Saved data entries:
────────────────────────────────────────

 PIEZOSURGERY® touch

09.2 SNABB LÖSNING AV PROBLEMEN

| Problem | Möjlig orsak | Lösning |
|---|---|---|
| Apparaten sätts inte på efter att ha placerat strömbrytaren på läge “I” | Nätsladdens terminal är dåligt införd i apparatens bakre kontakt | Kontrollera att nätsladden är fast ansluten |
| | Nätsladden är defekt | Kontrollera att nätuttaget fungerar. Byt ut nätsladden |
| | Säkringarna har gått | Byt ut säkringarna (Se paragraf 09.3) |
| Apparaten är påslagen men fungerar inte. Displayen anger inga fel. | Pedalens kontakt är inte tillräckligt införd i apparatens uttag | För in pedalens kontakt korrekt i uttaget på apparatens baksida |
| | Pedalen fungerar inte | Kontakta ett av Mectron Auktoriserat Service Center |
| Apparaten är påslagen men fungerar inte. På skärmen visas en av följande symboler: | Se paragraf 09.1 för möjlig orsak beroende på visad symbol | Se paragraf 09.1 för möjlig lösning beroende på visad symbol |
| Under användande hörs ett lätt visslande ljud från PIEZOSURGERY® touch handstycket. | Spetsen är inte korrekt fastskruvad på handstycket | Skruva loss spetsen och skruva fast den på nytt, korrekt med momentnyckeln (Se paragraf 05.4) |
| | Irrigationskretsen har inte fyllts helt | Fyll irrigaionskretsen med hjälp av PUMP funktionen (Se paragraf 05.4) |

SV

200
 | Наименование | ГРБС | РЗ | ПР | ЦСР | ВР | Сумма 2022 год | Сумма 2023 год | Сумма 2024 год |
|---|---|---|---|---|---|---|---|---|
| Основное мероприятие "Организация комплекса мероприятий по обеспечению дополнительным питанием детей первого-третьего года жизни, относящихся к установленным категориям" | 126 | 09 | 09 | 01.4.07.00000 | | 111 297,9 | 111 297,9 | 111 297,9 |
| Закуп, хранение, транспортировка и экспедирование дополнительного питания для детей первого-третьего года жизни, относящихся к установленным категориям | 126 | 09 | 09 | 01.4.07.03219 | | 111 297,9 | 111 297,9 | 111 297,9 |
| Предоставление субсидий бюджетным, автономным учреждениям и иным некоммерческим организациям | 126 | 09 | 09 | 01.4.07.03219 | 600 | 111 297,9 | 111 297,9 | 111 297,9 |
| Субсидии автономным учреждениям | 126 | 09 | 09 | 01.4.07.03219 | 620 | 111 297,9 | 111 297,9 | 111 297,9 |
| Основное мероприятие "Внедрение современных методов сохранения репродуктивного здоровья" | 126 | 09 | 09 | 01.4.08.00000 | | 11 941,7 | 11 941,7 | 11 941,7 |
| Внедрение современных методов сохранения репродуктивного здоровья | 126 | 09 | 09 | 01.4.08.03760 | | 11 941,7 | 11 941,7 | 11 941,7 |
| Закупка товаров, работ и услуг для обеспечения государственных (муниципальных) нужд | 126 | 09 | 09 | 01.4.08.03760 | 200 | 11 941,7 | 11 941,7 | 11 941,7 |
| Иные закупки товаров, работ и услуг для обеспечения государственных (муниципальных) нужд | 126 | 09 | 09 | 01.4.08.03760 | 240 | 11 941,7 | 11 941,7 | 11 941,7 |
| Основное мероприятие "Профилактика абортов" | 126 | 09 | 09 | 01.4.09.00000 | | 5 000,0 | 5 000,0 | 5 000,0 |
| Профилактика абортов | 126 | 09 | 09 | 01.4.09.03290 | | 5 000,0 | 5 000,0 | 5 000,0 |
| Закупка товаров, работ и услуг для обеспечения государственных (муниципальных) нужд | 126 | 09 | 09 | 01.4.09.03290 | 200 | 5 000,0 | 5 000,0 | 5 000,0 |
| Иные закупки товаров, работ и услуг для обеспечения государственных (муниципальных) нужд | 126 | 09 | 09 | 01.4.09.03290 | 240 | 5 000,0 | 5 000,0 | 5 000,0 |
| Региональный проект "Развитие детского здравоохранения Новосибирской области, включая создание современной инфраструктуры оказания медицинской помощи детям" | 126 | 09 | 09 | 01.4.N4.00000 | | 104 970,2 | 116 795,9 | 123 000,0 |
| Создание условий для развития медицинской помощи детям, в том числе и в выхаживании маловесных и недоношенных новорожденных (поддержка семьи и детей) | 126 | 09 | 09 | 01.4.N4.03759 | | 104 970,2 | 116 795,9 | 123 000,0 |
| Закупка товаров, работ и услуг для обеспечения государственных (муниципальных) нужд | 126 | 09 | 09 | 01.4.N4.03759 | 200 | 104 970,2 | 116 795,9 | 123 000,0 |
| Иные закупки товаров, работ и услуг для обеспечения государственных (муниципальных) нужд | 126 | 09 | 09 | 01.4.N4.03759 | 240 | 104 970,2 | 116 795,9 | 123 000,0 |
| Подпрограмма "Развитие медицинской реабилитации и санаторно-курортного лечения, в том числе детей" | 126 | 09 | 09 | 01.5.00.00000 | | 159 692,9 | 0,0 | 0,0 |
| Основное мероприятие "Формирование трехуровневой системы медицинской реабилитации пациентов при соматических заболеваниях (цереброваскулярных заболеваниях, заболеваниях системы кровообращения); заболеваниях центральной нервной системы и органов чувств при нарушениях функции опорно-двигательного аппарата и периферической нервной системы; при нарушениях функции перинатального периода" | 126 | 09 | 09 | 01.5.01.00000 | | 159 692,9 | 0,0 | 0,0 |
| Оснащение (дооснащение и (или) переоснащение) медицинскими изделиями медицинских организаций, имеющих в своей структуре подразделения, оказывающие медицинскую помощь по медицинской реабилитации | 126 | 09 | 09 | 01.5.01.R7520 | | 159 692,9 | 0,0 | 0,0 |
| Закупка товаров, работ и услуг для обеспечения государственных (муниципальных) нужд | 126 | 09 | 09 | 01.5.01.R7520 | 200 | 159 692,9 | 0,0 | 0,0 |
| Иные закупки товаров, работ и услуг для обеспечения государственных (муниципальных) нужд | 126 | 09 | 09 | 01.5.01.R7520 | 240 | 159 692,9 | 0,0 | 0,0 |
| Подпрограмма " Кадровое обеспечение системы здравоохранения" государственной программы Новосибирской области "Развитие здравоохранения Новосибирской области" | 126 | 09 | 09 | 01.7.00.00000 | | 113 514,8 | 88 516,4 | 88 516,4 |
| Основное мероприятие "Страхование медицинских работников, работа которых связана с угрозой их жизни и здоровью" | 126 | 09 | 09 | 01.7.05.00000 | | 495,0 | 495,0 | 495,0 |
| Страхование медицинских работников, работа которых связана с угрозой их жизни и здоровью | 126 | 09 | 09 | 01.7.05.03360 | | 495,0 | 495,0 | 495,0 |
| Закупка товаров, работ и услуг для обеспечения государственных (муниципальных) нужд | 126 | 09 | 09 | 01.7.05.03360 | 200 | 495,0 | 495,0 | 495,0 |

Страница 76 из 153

────────────────────────────────────────

### Your goal
Each record is to be retyped exactly as written.

### Task output
 PIEZOSURGERY® touch

09.2 SNABB LÖSNING AV PROBLEMEN

| Problem | Möjlig orsak | Lösning |
|---|---|---|
| Apparaten sätts inte på efter att ha placerat strömbrytaren på läge “I” | Nätsladdens terminal är dåligt införd i apparatens bakre kontakt | Kontrollera att nätsladden är fast ansluten |
| | Nätsladden är defekt | Kontrollera att nätuttaget fungerar. Byt ut nätsladden |
| | Säkringarna har gått | Byt ut säkringarna (Se paragraf 09.3) |
| Apparaten är påslagen men fungerar inte. Displayen anger inga fel. | Pedalens kontakt är inte tillräckligt införd i apparatens uttag | För in pedalens kontakt korrekt i uttaget på apparatens baksida |
| | Pedalen fungerar inte | Kontakta ett av Mectron Auktoriserat Service Center |
| Apparaten är påslagen men fungerar inte. På skärmen visas en av följande symboler: | Se paragraf 09.1 för möjlig orsak beroende på visad symbol | Se paragraf 09.1 för möjlig lösning beroende på visad symbol |
| Under användande hörs ett lätt visslande ljud från PIEZOSURGERY® touch handstycket. | Spetsen är inte korrekt fastskruvad på handstycket | Skruva loss spetsen och skruva fast den på nytt, korrekt med momentnyckeln (Se paragraf 05.4) |
| | Irrigationskretsen har inte fyllts helt | Fyll irrigaionskretsen med hjälp av PUMP funktionen (Se paragraf 05.4) |

SV

200
 | Наименование | ГРБС | РЗ | ПР | ЦСР | ВР | Сумма 2022 год | Сумма 2023 год | Сумма 2024 год |
|---|---|---|---|---|---|---|---|---|
| Основное мероприятие "Организация комплекса мероприятий по обеспечению дополнительным питанием детей первого-третьего года жизни, относящихся к установленным категориям" | 126 | 09 | 09 | 01.4.07.00000 | | 111 297,9 | 111 297,9 | 111 297,9 |
| Закуп, хранение, транспортировка и экспедирование дополнительного питания для детей первого-третьего года жизни, относящихся к установленным категориям | 126 | 09 | 09 | 01.4.07.03219 | | 111 297,9 | 111 297,9 | 111 297,9 |
| Предоставление субсидий бюджетным, автономным учреждениям и иным некоммерческим организациям | 126 | 09 | 09 | 01.4.07.03219 | 600 | 111 297,9 | 111 297,9 | 111 297,9 |
| Субсидии автономным учреждениям | 126 | 09 | 09 | 01.4.07.03219 | 620 | 111 297,9 | 111 297,9 | 111 297,9 |
| Основное мероприятие "Внедрение современных методов сохранения репродуктивного здоровья" | 126 | 09 | 09 | 01.4.08.00000 | | 11 941,7 | 11 941,7 | 11 941,7 |
| Внедрение современных методов сохранения репродуктивного здоровья | 126 | 09 | 09 | 01.4.08.03760 | | 11 941,7 | 11 941,7 | 11 941,7 |
| Закупка товаров, работ и услуг для обеспечения государственных (муниципальных) нужд | 126 | 09 | 09 | 01.4.08.03760 | 200 | 11 941,7 | 11 941,7 | 11 941,7 |
| Иные закупки товаров, работ и услуг для обеспечения государственных (муниципальных) нужд | 126 | 09 | 09 | 01.4.08.03760 | 240 | 11 941,7 | 11 941,7 | 11 941,7 |
| Основное мероприятие "Профилактика абортов" | 126 | 09 | 09 | 01.4.09.00000 | | 5 000,0 | 5 000,0 | 5 000,0 |
| Профилактика абортов | 126 | 09 | 09 | 01.4.09.03290 | | 5 000,0 | 5 000,0 | 5 000,0 |
| Закупка товаров, работ и услуг для обеспечения государственных (муниципальных) нужд | 126 | 09 | 09 | 01.4.09.03290 | 200 | 5 000,0 | 5 000,0 | 5 000,0 |
| Иные закупки товаров, работ и услуг для обеспечения государственных (муниципальных) нужд | 126 | 09 | 09 | 01.4.09.03290 | 240 | 5 000,0 | 5 000,0 | 5 000,0 |
| Региональный проект "Развитие детского здравоохранения Новосибирской области, включая создание современной инфраструктуры оказания медицинской помощи детям" | 126 | 09 | 09 | 01.4.N4.00000 | | 104 970,2 | 116 795,9 | 123 000,0 |
| Создание условий для развития медицинской помощи детям, в том числе и в выхаживании маловесных и недоношенных новорожденных (поддержка семьи и детей) | 126 | 09 | 09 | 01.4.N4.03759 | | 104 970,2 | 116 795,9 | 123 000,0 |
| Закупка товаров, работ и услуг для обеспечения государственных (муниципальных) нужд | 126 | 09 | 09 | 01.4.N4.03759 | 200 | 104 970,2 | 116 795,9 | 123 000,0 |
| Иные закупки товаров, работ и услуг для обеспечения государственных (муниципальных) нужд | 126 | 09 | 09 | 01.4.N4.03759 | 240 | 104 970,2 | 116 795,9 | 123 000,0 |
| Подпрограмма "Развитие медицинской реабилитации и санаторно-курортного лечения, в том числе детей" | 126 | 09 | 09 | 01.5.00.00000 | | 159 692,9 | 0,0 | 0,0 |
| Основное мероприятие "Формирование трехуровневой системы медицинской реабилитации пациентов при соматических заболеваниях (цереброваскулярных заболеваниях, заболеваниях системы кровообращения); заболеваниях центральной нервной системы и органов чувств при нарушениях функции опорно-двигательного аппарата и периферической нервной системы; при нарушениях функции перинатального периода" | 126 | 09 | 09 | 01.5.01.00000 | | 159 692,9 | 0,0 | 0,0 |
| Оснащение (дооснащение и (или) переоснащение) медицинскими изделиями медицинских организаций, имеющих в своей структуре подразделения, оказывающие медицинскую помощь по медицинской реабилитации | 126 | 09 | 09 | 01.5.01.R7520 | | 159 692,9 | 0,0 | 0,0 |
| Закупка товаров, работ и услуг для обеспечения государственных (муниципальных) нужд | 126 | 09 | 09 | 01.5.01.R7520 | 200 | 159 692,9 | 0,0 | 0,0 |
| Иные закупки товаров, работ и услуг для обеспечения государственных (муниципальных) нужд | 126 | 09 | 09 | 01.5.01.R7520 | 240 | 159 692,9 | 0,0 | 0,0 |
| Подпрограмма " Кадровое обеспечение системы здравоохранения" государственной программы Новосибирской области "Развитие здравоохранения Новосибирской области" | 126 | 09 | 09 | 01.7.00.00000 | | 113 514,8 | 88 516,4 | 88 516,4 |
| Основное мероприятие "Страхование медицинских работников, работа которых связана с угрозой их жизни и здоровью" | 126 | 09 | 09 | 01.7.05.00000 | | 495,0 | 495,0 | 495,0 |
| Страхование медицинских работников, работа которых связана с угрозой их жизни и здоровью | 126 | 09 | 09 | 01.7.05.03360 | | 495,0 | 495,0 | 495,0 |
| Закупка товаров, работ и услуг для обеспечения государственных (муниципальных) нужд | 126 | 09 | 09 | 01.7.05.03360 | 200 | 495,0 | 495,0 | 495,0 |

Страница 76 из 153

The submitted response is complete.